Sherman Alexie est jeune (début de la trentaine) et talentueux; même qu’on peut presque présumer qu’il est ambitieux. Il a touché à la poésie (huit recueils publiés), au roman, au cinéma. On a pu voir au début de l’été le film Smoke Signals, dont il a écrit le scénario, à partir de l’un de ses propres récits, qui a été réalisé par Chris Eyre, et qui constitue le premier film à être écrit, dirigé et joué par des Indiens d’Amérique.

Son premier roman, Indian Blues, l’avait déjà révélé comme l’un des auteurs montants, non seulement au sein de la communauté culturelle amérindienne, mais également de la nouvelle génération de la littérature américaine. Il s’apprête maintenant à réaliser lui-même, pour le grand écran, l’adaptation de son plus récent roman, Indian Killer.

Ce livre transcende les genres: un polar sans flics, une histoire qui ruisselle dans les caniveaux de la désespérance urbaine, qui pose un regard lucide sur la différence, sur l’intolérance, sur la violence… Un livre qui, par la force des choses, nous concerne, puisqu’ici non plus, nous ne sommes pas parvenus à régler le conflit qui oppose l’Homme blanc au Peau-Rouge. Un livre dur, sans parti pris, qui jette un éclairage cru sur les préjugés qui démangent les deux camps.
C’est presque irrespectueux de tenter de résumer ce roman complexe, feuillu et fouillé, construit autour d’une série de meurtres qui surviennent à Seattle, et dont toutes les victimes sont blanches. En guise de signature, hautement symbolique, l’assassin dépose deux plumes de hibou sur chacun des cadavres. On le baptise Indian Killer.

Mais la trame qui se dessine autour de cette intrigue est des plus éclatées, échevelées.
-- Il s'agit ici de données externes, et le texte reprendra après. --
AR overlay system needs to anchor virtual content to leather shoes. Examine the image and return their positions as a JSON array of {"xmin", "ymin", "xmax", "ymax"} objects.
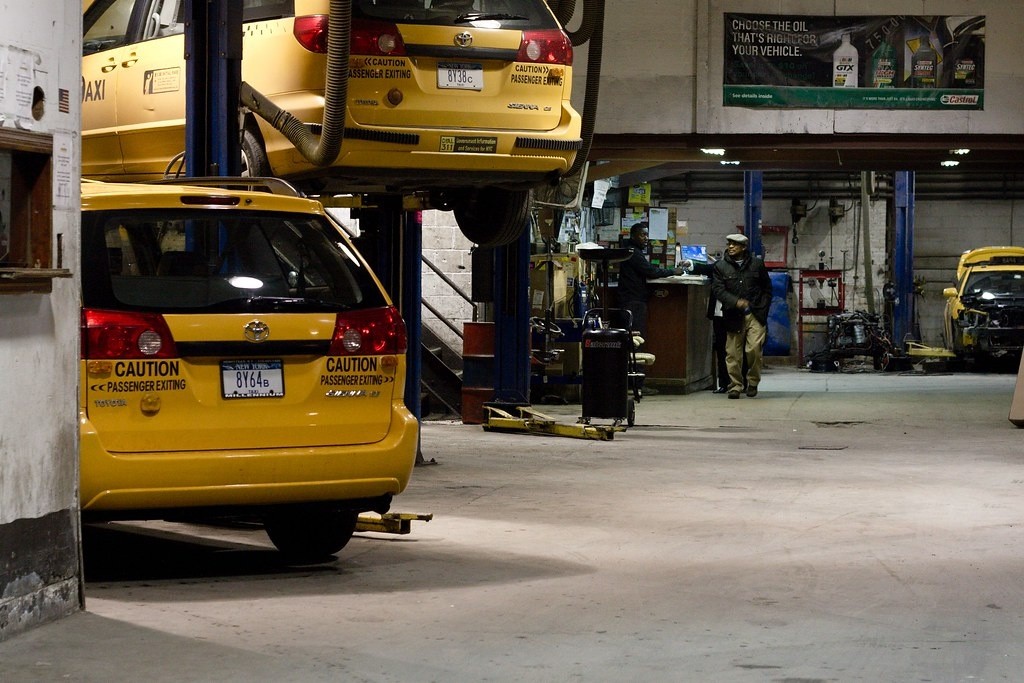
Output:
[
  {"xmin": 713, "ymin": 387, "xmax": 728, "ymax": 393},
  {"xmin": 728, "ymin": 385, "xmax": 758, "ymax": 399}
]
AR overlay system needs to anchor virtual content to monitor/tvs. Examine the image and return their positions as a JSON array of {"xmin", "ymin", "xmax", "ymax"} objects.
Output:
[{"xmin": 680, "ymin": 243, "xmax": 707, "ymax": 266}]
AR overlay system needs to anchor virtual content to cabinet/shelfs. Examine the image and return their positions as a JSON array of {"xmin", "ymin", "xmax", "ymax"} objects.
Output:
[
  {"xmin": 531, "ymin": 252, "xmax": 582, "ymax": 401},
  {"xmin": 798, "ymin": 269, "xmax": 846, "ymax": 367}
]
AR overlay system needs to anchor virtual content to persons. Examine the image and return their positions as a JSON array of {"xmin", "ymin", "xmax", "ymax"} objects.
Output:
[
  {"xmin": 710, "ymin": 233, "xmax": 772, "ymax": 398},
  {"xmin": 616, "ymin": 222, "xmax": 685, "ymax": 396},
  {"xmin": 675, "ymin": 249, "xmax": 749, "ymax": 394}
]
On suit le parcours louvoyant de John Smith, un jeune Indien mésadapté, adopté dès la naissance par un couple de Blancs; tout autant que le combat de Marie Polatkin, une étudiante indienne révoltée; ou encore les délires d’un animateur facho qui alimente la polémique par son émission de ligne ouverte à la radio…

En prime, un écrivain, Jack Wilson, qui revendique une goutte de sang indien pour profiter de la manne à la mode, tente de vampiriser les horreurs de ces crimes qui font la manchette. «Les Indiens font un tabac en ce moment, lui dit Rupert, son agent. Les éditeurs sont à l’affût de ces histoires de chamans. Les trucs new age, les expériences de mort, les guérisseurs, les animaux qui parlent, les vortex sacrés, ce genre de choses. Vous avez tout ça dans vos livres, plus l’intrigue policière. C’est parfait.» Presque un clin d’oil que l’auteur s’envoie dans le miroir; à moins que la cible ne soit quelqu’un d’autre…

Sherman Alexie brosse avec acuité le portrait d’une société nord-américaine qui cultive toujours l’apartheid et qui, dans le confort de son ignorance, endosse la bêtise. Sans piquer au vif notre culpabilité de Blanc dominant, l’écrivain provoque chez nous une prise de conscience qui nous force à relativiser tous les irritants que colporte l’information-spectacle. Mais le plus réjouissant, c’est qu’en évitant les écueils d’un roman à thèse, il nous piège dans les dédales de son récit. On veut lire la suite et on veut voir le film! Albin Michel, 1998, 416 p.